>>>

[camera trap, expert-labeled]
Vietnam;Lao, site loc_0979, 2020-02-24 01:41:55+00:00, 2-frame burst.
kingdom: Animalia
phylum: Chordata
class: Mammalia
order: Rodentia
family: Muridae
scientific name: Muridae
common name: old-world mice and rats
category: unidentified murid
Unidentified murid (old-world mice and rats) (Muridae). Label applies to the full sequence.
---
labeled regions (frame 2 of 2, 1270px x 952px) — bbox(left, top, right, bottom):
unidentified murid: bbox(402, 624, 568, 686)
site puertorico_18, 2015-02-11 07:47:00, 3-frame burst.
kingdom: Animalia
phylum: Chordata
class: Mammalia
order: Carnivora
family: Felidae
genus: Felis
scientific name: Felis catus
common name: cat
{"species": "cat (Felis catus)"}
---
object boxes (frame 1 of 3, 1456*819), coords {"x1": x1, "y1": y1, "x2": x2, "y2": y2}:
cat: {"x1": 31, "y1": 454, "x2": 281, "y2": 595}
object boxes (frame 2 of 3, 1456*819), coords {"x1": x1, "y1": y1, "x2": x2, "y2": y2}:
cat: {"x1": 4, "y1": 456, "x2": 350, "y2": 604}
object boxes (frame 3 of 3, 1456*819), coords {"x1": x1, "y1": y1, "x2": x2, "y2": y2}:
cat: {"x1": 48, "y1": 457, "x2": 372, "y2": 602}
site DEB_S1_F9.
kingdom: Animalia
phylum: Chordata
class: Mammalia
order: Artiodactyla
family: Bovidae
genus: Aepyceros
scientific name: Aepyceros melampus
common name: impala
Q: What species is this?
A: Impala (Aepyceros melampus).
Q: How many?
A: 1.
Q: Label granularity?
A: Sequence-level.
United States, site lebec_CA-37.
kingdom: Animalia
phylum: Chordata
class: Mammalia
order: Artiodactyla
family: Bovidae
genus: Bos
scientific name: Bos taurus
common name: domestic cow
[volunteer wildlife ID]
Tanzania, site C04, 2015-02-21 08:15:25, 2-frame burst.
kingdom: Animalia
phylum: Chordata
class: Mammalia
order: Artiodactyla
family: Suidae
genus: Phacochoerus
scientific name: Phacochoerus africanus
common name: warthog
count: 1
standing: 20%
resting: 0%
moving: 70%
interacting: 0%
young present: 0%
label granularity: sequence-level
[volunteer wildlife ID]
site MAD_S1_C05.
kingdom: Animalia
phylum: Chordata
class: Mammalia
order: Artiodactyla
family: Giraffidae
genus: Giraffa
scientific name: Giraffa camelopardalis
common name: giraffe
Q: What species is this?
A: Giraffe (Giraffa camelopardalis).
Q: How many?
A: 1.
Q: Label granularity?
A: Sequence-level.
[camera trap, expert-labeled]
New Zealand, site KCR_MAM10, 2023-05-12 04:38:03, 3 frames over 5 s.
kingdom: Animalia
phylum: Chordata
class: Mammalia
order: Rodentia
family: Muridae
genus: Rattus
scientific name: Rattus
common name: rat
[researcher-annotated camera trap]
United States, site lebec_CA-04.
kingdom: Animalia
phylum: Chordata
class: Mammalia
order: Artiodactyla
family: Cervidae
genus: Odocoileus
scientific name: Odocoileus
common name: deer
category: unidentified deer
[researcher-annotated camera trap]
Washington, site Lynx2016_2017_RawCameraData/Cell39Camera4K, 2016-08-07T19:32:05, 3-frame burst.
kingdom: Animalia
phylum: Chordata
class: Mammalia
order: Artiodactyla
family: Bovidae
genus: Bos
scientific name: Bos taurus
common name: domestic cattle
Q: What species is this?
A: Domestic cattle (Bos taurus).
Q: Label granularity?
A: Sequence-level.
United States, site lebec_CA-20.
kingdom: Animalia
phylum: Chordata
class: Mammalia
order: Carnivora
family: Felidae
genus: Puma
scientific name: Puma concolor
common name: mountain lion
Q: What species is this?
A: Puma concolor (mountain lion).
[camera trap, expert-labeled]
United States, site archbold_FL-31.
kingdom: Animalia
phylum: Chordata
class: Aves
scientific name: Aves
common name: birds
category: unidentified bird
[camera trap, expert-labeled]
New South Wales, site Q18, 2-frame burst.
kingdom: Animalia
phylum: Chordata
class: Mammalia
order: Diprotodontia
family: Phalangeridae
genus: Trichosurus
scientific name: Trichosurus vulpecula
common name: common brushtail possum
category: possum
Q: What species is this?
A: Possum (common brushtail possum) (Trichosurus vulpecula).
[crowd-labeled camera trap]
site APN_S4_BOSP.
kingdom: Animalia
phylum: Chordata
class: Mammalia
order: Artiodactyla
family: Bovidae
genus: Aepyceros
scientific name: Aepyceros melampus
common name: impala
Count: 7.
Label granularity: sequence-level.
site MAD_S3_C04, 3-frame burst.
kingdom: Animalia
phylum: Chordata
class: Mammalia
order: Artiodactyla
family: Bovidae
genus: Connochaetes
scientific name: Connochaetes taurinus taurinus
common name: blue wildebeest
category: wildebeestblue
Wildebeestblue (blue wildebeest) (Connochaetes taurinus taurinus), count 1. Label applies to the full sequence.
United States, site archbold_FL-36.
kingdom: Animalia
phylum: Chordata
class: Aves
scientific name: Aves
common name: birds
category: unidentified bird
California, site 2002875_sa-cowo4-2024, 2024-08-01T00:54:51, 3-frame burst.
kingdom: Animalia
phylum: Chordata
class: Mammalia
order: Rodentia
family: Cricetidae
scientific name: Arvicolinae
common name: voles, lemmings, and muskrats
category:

<<<

Instructions for the task → Set down the entire listing above again, word for word.

Exercise response →
[camera trap, expert-labeled]
Vietnam;Lao, site loc_0979, 2020-02-24 01:41:55+00:00, 2-frame burst.
kingdom: Animalia
phylum: Chordata
class: Mammalia
order: Rodentia
family: Muridae
scientific name: Muridae
common name: old-world mice and rats
category: unidentified murid
Unidentified murid (old-world mice and rats) (Muridae). Label applies to the full sequence.
---
labeled regions (frame 2 of 2, 1270px x 952px) — bbox(left, top, right, bottom):
unidentified murid: bbox(402, 624, 568, 686)
site puertorico_18, 2015-02-11 07:47:00, 3-frame burst.
kingdom: Animalia
phylum: Chordata
class: Mammalia
order: Carnivora
family: Felidae
genus: Felis
scientific name: Felis catus
common name: cat
{"species": "cat (Felis catus)"}
---
object boxes (frame 1 of 3, 1456*819), coords {"x1": x1, "y1": y1, "x2": x2, "y2": y2}:
cat: {"x1": 31, "y1": 454, "x2": 281, "y2": 595}
object boxes (frame 2 of 3, 1456*819), coords {"x1": x1, "y1": y1, "x2": x2, "y2": y2}:
cat: {"x1": 4, "y1": 456, "x2": 350, "y2": 604}
object boxes (frame 3 of 3, 1456*819), coords {"x1": x1, "y1": y1, "x2": x2, "y2": y2}:
cat: {"x1": 48, "y1": 457, "x2": 372, "y2": 602}
site DEB_S1_F9.
kingdom: Animalia
phylum: Chordata
class: Mammalia
order: Artiodactyla
family: Bovidae
genus: Aepyceros
scientific name: Aepyceros melampus
common name: impala
Q: What species is this?
A: Impala (Aepyceros melampus).
Q: How many?
A: 1.
Q: Label granularity?
A: Sequence-level.
United States, site lebec_CA-37.
kingdom: Animalia
phylum: Chordata
class: Mammalia
order: Artiodactyla
family: Bovidae
genus: Bos
scientific name: Bos taurus
common name: domestic cow
[volunteer wildlife ID]
Tanzania, site C04, 2015-02-21 08:15:25, 2-frame burst.
kingdom: Animalia
phylum: Chordata
class: Mammalia
order: Artiodactyla
family: Suidae
genus: Phacochoerus
scientific name: Phacochoerus africanus
common name: warthog
count: 1
standing: 20%
resting: 0%
moving: 70%
interacting: 0%
young present: 0%
label granularity: sequence-level
[volunteer wildlife ID]
site MAD_S1_C05.
kingdom: Animalia
phylum: Chordata
class: Mammalia
order: Artiodactyla
family: Giraffidae
genus: Giraffa
scientific name: Giraffa camelopardalis
common name: giraffe
Q: What species is this?
A: Giraffe (Giraffa camelopardalis).
Q: How many?
A: 1.
Q: Label granularity?
A: Sequence-level.
[camera trap, expert-labeled]
New Zealand, site KCR_MAM10, 2023-05-12 04:38:03, 3 frames over 5 s.
kingdom: Animalia
phylum: Chordata
class: Mammalia
order: Rodentia
family: Muridae
genus: Rattus
scientific name: Rattus
common name: rat
[researcher-annotated camera trap]
United States, site lebec_CA-04.
kingdom: Animalia
phylum: Chordata
class: Mammalia
order: Artiodactyla
family: Cervidae
genus: Odocoileus
scientific name: Odocoileus
common name: deer
category: unidentified deer
[researcher-annotated camera trap]
Washington, site Lynx2016_2017_RawCameraData/Cell39Camera4K, 2016-08-07T19:32:05, 3-frame burst.
kingdom: Animalia
phylum: Chordata
class: Mammalia
order: Artiodactyla
family: Bovidae
genus: Bos
scientific name: Bos taurus
common name: domestic cattle
Q: What species is this?
A: Domestic cattle (Bos taurus).
Q: Label granularity?
A: Sequence-level.
United States, site lebec_CA-20.
kingdom: Animalia
phylum: Chordata
class: Mammalia
order: Carnivora
family: Felidae
genus: Puma
scientific name: Puma concolor
common name: mountain lion
Q: What species is this?
A: Puma concolor (mountain lion).
[camera trap, expert-labeled]
United States, site archbold_FL-31.
kingdom: Animalia
phylum: Chordata
class: Aves
scientific name: Aves
common name: birds
category: unidentified bird
[camera trap, expert-labeled]
New South Wales, site Q18, 2-frame burst.
kingdom: Animalia
phylum: Chordata
class: Mammalia
order: Diprotodontia
family: Phalangeridae
genus: Trichosurus
scientific name: Trichosurus vulpecula
common name: common brushtail possum
category: possum
Q: What species is this?
A: Possum (common brushtail possum) (Trichosurus vulpecula).
[crowd-labeled camera trap]
site APN_S4_BOSP.
kingdom: Animalia
phylum: Chordata
class: Mammalia
order: Artiodactyla
family: Bovidae
genus: Aepyceros
scientific name: Aepyceros melampus
common name: impala
Count: 7.
Label granularity: sequence-level.
site MAD_S3_C04, 3-frame burst.
kingdom: Animalia
phylum: Chordata
class: Mammalia
order: Artiodactyla
family: Bovidae
genus: Connochaetes
scientific name: Connochaetes taurinus taurinus
common name: blue wildebeest
category: wildebeestblue
Wildebeestblue (blue wildebeest) (Connochaetes taurinus taurinus), count 1. Label applies to the full sequence.
United States, site archbold_FL-36.
kingdom: Animalia
phylum: Chordata
class: Aves
scientific name: Aves
common name: birds
category: unidentified bird
California, site 2002875_sa-cowo4-2024, 2024-08-01T00:54:51, 3-frame burst.
kingdom: Animalia
phylum: Chordata
class: Mammalia
order: Rodentia
family: Cricetidae
scientific name: Arvicolinae
common name: voles, lemmings, and muskrats
category:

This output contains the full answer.